## What to do
Please continue the Ambrose Bierce biography after its final sentence.

___ Source extract

Ambrose Bierce (1911)

Introduction


Ambrose Gwinnett Bierce (June 24, 1842-1914?) was an American satirist, critic, poet, short story (horror) writer, editor, and journalist. Bierce was a contemporary, acquaintance, and competitor of Mark Twain. While Twain's humor was rather light-hearted and based on the behavior of his characters, Bierce's humor was sardonic, political, and based much more on language.

Contents

Ambrose Bierce
Ambrose G. Bierce
  1. Early life and Military Career
  2. Journalism
  3. The McKinley Accusation
  4. Literary Works
  5. Disappearance
  6. Bierce in Popular Culture
  7. Primary books
  8. Selected Stories of Ambrose Bierce
  9. References
  10. External Links
  11. Preface to The Devil's Dictionary
  12. The Devil's Dictionary

Early Life and Military Career

Born in a rural area of Meigs County, Ohio, Ambrose Gwinnett Bierce lived during his adolescence in the town of Elkhart, Indiana. At the outset of the American Civil War, Bierce enlisted in the Ninth Regiment, Indiana Volunteers, as part of the Union Army. In February 1862, he was commissioned as a first lieutenant and served on the staff of Gen. William Babcock Hazen as a topographical engineer, making maps of likely battlefields. He fought bravely in several of the war's most important battles, at one point receiving newspaper attention for his daring rescue under fire of a gravely wounded comrade at the battle of Girard Hill, West Virginia. In June 1864, he received a serious head wound at the Battle of Kennesaw Mountain and spent the rest of the summer on furlough, but returned to active duty in September, and was ultimately discharged from the army in January 1865.

______
___ Recorded data

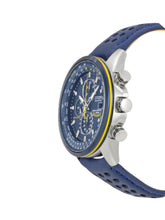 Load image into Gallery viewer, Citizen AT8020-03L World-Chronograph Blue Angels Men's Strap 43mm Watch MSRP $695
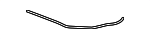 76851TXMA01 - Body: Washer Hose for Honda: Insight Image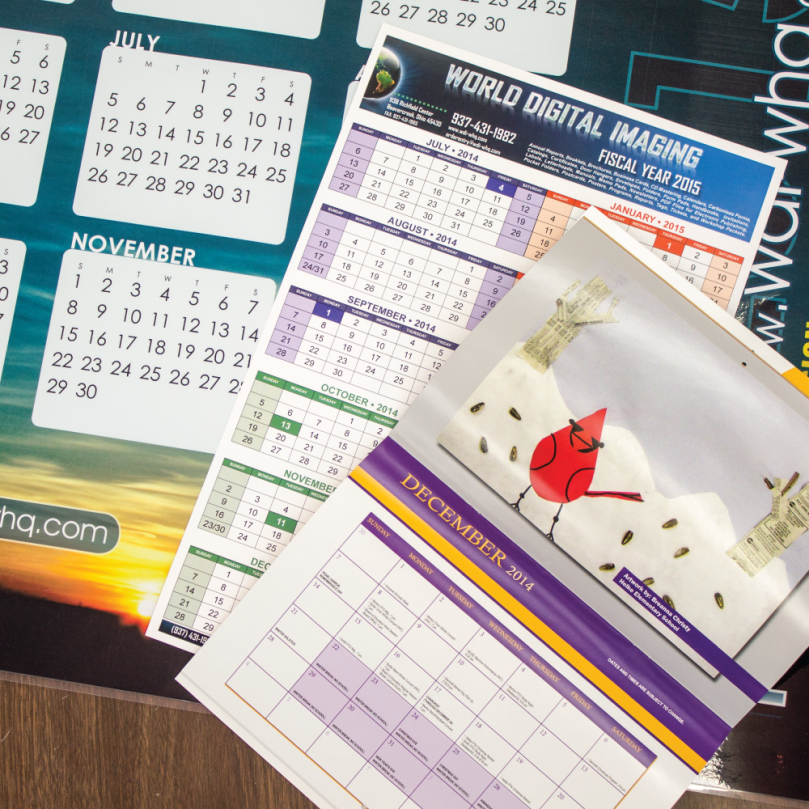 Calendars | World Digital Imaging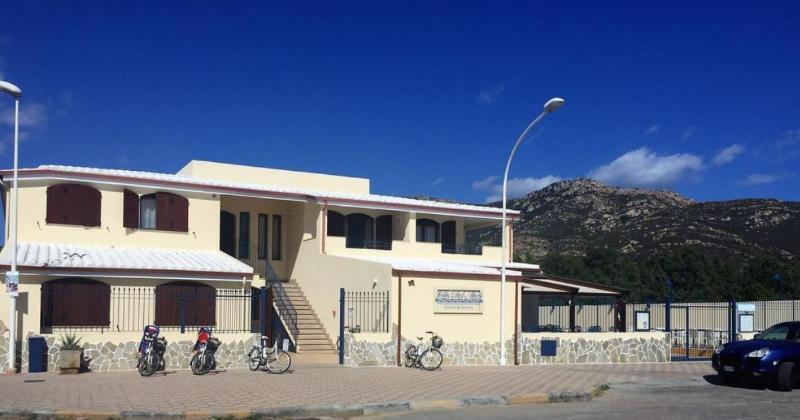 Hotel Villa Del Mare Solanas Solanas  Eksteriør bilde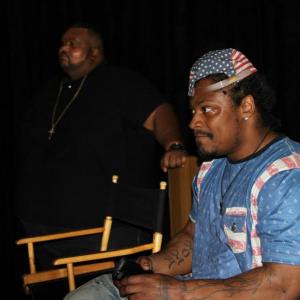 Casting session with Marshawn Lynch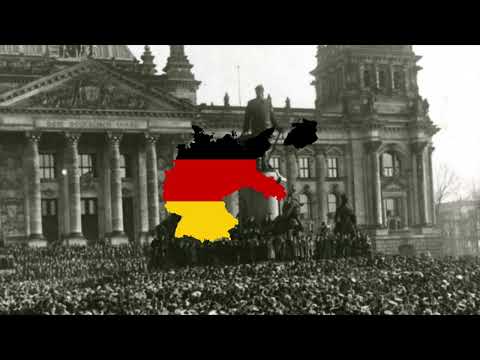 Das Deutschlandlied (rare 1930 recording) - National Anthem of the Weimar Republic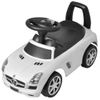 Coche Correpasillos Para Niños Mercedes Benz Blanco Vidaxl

______

## Exercise response
His military career, however, resumed when, in the summer of 1866, he rejoined Gen. Hazen as part of the latter's expedition to inspect military outposts across the Western plains. The expedition proceeded by horseback and wagon from Omaha, Nebraska, arriving in San Francisco near the end of the year.

Journalism

In San Francisco, Bierce received the rank of brevet Major before resigning from the Army. He remained there for many years, eventually becoming famous as a contributor and/or editor for a number of local newspapers and periodicals, including The San Francisco News Letter, The Argonaut, and The Wasp.

Bierce lived and wrote in England from 1872 to 1875. Returning to the United States, he again took up residence in San Francisco. In 1879-1880, he went to Rockerville and Deadwood, South Dakota, in the Dakota Territory, to try his hand as local manager for a New York mining company, but when the company failed he returned to San Francisco and resumed his career in journalism.

In 1887, he became one of the first regular columnists and editorialists to be employed on William Randolph Hearst's newspaper, the San Francisco Examiner, eventually becoming one of the most prominent and influential among the writers and journalists of the West Coast. In December 1899, he moved to Washington, D. C., but continued his association with the Hearst Newspapers until 1906.

The McKinley Accusation

Because of his penchant for biting social criticism and satire, Bierce's long newspaper career was often steeped in controversy. On several occasions his columns stirred up hostile reaction that created difficulties for Hearst.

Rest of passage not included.